As for the “stress” you mentioned, I imagine that stress is likely to make borderline personalities behave worse, by triggering their demons. But stresses in life can’t be avoided, and even if they could be, that’s still not going to make a disordered personality behave well.

In summary, you may be right that in the case of your ex, his “good side” is real enough. Unlike the psychopath, it’s not necessarily an act he’s putting on. The problem is that his bad side is equally real! And it’s not likely to get better.

That’s the catch. It’s a fatal flaw. I look at it this way. Suppose you had a car with every merit we could think of. It’s new; it came as a gift, so it’s not costing you a car payment; it’s sleek, sporty, fast, handles well and is fun to drive; it’s roomy and comfortable and has all the accessories you need; it even gets good gas mileage to boot. It has everything you’ve ever personally wanted in a car–except for one thing. You’ve discovered that the brakes and steering are prone to fail unpredictably at any time–and there’s no way they can be fixed!

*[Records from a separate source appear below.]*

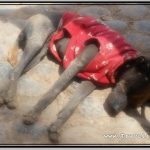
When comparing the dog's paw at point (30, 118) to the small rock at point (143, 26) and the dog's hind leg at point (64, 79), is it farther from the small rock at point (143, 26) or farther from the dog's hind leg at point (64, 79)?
the small rock at point (143, 26)

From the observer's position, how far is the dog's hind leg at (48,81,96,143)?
7.95ft

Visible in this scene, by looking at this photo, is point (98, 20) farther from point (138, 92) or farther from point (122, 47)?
point (138, 92)

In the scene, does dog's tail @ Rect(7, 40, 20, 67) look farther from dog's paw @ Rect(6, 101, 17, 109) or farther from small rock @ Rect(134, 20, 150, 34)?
small rock @ Rect(134, 20, 150, 34)

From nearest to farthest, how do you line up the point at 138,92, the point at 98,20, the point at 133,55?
the point at 138,92 → the point at 133,55 → the point at 98,20

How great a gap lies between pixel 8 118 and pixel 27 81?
27 centimetres

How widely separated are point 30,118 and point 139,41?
0.91 meters

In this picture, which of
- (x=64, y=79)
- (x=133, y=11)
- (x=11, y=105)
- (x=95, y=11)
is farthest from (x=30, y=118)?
(x=133, y=11)

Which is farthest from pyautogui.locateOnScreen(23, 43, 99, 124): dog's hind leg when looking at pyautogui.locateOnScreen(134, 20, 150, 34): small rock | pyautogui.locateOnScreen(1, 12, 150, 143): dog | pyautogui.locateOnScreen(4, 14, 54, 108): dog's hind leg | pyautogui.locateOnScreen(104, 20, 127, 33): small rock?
pyautogui.locateOnScreen(134, 20, 150, 34): small rock

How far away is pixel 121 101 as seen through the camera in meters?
2.48

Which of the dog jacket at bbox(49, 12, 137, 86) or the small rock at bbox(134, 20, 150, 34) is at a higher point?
the dog jacket at bbox(49, 12, 137, 86)

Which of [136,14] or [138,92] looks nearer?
[138,92]

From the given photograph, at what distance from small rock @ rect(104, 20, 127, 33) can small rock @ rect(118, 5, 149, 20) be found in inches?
3.7

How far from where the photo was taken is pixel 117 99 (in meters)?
2.50

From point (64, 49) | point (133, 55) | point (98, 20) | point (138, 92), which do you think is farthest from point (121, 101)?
point (98, 20)
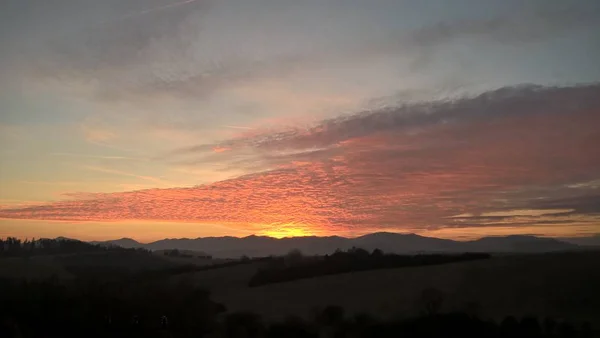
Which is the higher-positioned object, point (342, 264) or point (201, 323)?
point (342, 264)

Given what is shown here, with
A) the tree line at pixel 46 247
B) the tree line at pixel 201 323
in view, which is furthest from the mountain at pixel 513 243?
the tree line at pixel 201 323

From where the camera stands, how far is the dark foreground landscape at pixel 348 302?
1053 inches

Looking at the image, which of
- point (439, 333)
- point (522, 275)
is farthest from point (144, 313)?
point (522, 275)

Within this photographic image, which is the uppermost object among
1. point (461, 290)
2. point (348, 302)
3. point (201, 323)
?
point (461, 290)

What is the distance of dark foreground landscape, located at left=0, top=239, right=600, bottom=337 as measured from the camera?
87.8 ft

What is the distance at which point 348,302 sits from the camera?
136 ft

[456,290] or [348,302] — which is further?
[348,302]

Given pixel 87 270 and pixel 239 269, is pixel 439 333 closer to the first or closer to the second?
pixel 239 269

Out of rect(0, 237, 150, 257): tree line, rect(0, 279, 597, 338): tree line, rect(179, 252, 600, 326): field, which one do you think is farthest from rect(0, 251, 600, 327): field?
rect(0, 237, 150, 257): tree line

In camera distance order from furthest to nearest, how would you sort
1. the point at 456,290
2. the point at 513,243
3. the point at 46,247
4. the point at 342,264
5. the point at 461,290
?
the point at 513,243 < the point at 46,247 < the point at 342,264 < the point at 456,290 < the point at 461,290

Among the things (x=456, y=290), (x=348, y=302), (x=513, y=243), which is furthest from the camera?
(x=513, y=243)

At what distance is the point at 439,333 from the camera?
25.8m

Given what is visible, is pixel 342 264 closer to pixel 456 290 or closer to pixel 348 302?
pixel 348 302

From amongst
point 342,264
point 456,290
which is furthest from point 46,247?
point 456,290
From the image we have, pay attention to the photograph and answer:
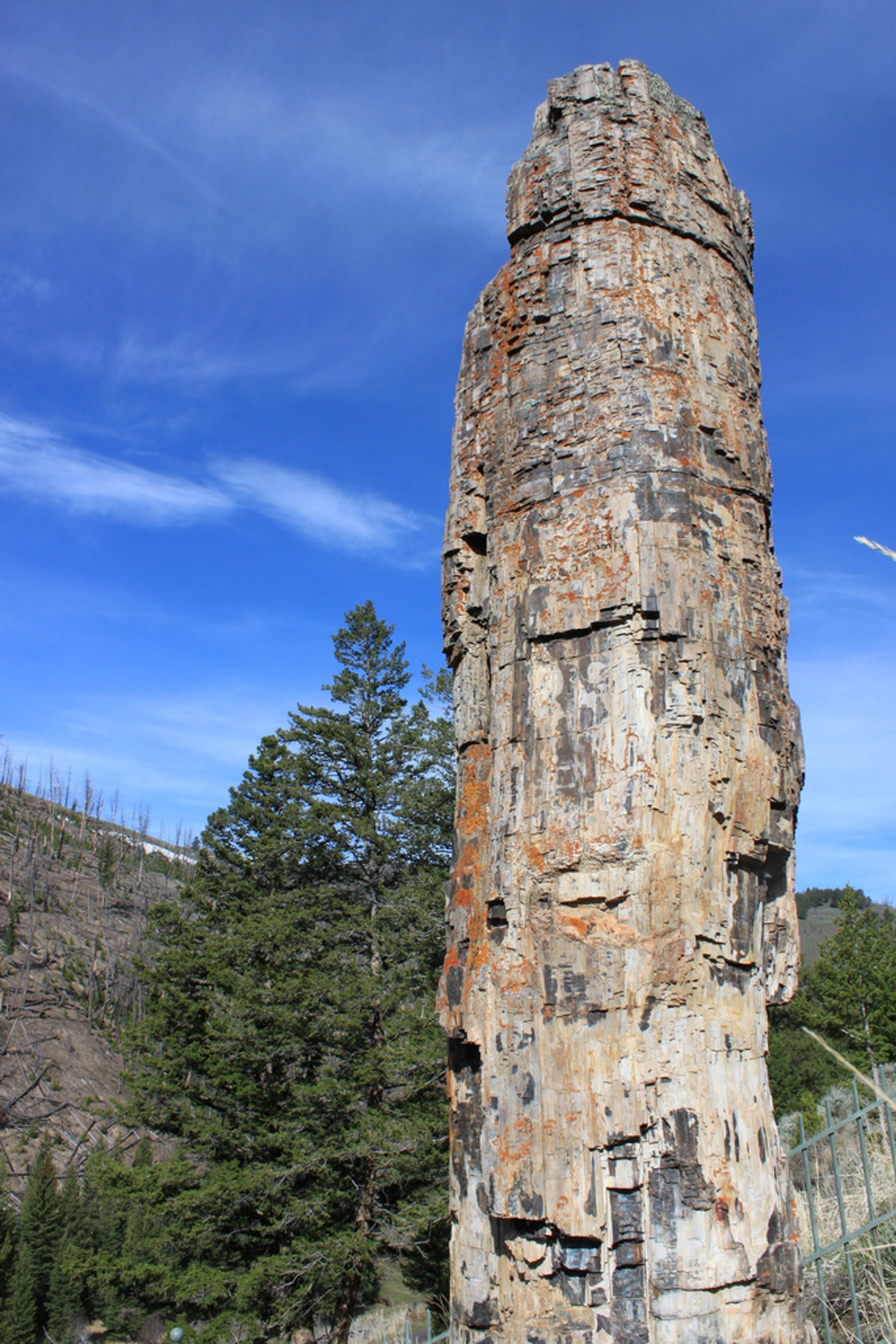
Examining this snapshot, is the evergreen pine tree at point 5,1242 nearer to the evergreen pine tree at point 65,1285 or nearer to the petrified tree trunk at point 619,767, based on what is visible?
the evergreen pine tree at point 65,1285

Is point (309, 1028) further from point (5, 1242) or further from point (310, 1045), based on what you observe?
point (5, 1242)

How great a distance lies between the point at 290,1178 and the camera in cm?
1282

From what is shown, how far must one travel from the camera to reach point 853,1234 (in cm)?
527

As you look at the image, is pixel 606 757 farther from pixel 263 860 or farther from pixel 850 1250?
pixel 263 860

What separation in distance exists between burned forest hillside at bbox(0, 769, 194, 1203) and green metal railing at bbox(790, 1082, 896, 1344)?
26050mm

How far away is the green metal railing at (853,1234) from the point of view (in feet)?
16.7

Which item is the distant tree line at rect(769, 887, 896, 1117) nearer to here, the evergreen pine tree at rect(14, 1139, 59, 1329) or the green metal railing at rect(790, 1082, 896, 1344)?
the green metal railing at rect(790, 1082, 896, 1344)

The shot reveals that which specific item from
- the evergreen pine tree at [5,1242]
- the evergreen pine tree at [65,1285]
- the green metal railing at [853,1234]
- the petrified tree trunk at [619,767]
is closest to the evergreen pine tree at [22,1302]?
the evergreen pine tree at [5,1242]

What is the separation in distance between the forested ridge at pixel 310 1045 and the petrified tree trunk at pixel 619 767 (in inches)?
361

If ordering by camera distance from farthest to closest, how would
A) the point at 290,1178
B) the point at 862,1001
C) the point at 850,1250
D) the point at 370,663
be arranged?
the point at 862,1001
the point at 370,663
the point at 290,1178
the point at 850,1250

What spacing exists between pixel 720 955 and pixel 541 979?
651 millimetres

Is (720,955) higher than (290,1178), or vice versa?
(720,955)

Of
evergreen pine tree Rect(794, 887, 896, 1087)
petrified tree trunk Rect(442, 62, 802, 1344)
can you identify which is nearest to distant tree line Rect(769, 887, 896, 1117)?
evergreen pine tree Rect(794, 887, 896, 1087)

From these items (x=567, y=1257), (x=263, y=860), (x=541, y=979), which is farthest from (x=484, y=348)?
(x=263, y=860)
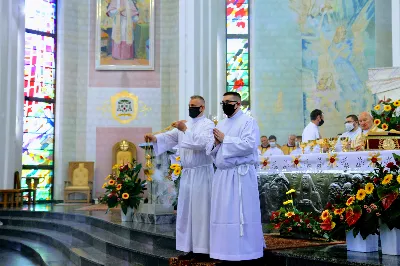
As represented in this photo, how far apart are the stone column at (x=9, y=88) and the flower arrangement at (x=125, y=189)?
6179 mm

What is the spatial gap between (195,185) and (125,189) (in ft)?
11.6

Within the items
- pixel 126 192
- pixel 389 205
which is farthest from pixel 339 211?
pixel 126 192

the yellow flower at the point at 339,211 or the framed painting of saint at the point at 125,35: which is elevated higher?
the framed painting of saint at the point at 125,35

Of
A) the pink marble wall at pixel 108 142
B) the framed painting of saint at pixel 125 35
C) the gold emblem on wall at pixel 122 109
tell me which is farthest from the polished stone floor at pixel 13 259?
the framed painting of saint at pixel 125 35

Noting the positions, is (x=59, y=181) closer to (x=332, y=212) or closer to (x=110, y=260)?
(x=110, y=260)

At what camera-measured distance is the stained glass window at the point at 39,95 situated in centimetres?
1741

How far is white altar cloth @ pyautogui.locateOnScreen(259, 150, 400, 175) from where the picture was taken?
6.34 m

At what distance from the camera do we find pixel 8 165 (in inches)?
577

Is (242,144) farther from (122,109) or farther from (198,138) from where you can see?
(122,109)

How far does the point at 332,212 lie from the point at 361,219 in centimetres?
46

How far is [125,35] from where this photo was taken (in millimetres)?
18312

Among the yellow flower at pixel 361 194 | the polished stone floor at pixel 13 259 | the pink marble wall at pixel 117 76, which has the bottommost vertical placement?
the polished stone floor at pixel 13 259

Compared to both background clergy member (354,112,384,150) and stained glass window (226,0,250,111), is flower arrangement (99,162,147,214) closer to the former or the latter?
background clergy member (354,112,384,150)

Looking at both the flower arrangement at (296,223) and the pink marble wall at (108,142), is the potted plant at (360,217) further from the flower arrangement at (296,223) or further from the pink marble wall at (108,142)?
the pink marble wall at (108,142)
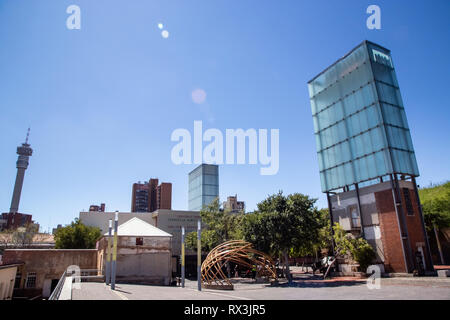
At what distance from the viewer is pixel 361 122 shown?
99.8ft

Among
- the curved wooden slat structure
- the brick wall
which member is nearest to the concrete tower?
the curved wooden slat structure

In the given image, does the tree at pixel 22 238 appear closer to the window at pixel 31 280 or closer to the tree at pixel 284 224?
the window at pixel 31 280

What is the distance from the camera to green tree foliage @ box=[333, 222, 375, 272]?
26609 millimetres

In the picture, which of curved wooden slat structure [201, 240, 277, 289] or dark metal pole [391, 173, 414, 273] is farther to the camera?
dark metal pole [391, 173, 414, 273]

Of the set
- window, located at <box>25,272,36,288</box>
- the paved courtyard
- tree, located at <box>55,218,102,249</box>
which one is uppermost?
tree, located at <box>55,218,102,249</box>

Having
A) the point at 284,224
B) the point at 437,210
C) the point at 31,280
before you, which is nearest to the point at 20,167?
the point at 31,280

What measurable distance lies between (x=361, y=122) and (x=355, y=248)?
42.9 ft

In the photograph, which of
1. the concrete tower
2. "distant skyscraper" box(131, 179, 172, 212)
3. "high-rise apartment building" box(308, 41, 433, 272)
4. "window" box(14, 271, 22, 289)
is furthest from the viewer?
the concrete tower

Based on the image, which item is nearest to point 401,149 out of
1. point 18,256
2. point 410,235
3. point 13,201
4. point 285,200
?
point 410,235

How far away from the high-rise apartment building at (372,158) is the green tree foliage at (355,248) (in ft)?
3.57

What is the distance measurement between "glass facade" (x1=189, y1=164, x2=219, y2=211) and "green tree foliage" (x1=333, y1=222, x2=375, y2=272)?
4448 cm

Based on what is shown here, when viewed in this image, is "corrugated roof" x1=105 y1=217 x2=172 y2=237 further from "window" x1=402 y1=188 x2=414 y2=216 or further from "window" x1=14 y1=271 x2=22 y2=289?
"window" x1=402 y1=188 x2=414 y2=216

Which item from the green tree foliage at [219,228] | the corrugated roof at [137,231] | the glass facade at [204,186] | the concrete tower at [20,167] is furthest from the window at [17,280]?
the concrete tower at [20,167]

No matter how “good” and desirable the car is, you can’t risk driving it, because it’s likely to kill you! And even if it doesn’t, the unremitting stress of worrying what it might do is going to wear you down and destroy your health.

It’s no different with an abuser like your ex. He may have his “good” side, but his bad side will never leave him either. You just can’t afford the risk of living with someone like that. I’m sure he and that other woman will break up eventually too–if she knows what’s good for her.